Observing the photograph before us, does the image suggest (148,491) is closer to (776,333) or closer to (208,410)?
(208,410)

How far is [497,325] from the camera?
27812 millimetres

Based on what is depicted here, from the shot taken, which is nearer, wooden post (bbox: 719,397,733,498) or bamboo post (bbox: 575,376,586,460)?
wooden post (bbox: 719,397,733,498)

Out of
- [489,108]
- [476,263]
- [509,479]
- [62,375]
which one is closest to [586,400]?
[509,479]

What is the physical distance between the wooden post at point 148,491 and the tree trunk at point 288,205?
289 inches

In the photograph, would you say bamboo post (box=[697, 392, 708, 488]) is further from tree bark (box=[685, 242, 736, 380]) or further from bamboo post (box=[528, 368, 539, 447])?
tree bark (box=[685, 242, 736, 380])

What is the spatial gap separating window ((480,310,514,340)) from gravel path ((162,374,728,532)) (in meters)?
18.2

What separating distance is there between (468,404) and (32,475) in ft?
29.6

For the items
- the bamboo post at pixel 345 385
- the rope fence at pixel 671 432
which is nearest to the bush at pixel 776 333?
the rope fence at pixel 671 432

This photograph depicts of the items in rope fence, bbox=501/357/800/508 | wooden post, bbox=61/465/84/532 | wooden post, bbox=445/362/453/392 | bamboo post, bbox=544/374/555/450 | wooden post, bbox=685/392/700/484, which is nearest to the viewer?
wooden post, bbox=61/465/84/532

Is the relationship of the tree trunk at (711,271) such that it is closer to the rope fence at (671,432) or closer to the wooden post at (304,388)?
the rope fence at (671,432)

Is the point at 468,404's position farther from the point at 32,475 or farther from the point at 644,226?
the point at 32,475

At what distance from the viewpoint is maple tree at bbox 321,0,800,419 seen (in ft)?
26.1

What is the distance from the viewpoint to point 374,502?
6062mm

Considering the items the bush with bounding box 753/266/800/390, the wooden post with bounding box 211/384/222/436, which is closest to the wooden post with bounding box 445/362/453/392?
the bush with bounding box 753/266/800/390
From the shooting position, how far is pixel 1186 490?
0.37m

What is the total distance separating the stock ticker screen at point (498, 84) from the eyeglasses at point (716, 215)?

☆ ☆ ☆ ☆ ☆ ☆ ☆

WHAT THE EXERCISE ASKS -> Copy the listing word for word, starting at the line that contains "At what distance" and continuing through the end of the listing.

PROBLEM SOLUTION ->
At what distance from the viewpoint is maple tree at bbox 321,0,800,419 seen (in ft)?
26.1

What is the distance from the viewpoint to point 374,502?
6062mm

Considering the items the bush with bounding box 753/266/800/390, the wooden post with bounding box 211/384/222/436, which is closest to the wooden post with bounding box 445/362/453/392?
the bush with bounding box 753/266/800/390
From the shooting position, how far is pixel 1186 490?
0.37m

What is the total distance separating the stock ticker screen at point (498, 84) from the eyeglasses at point (716, 215)?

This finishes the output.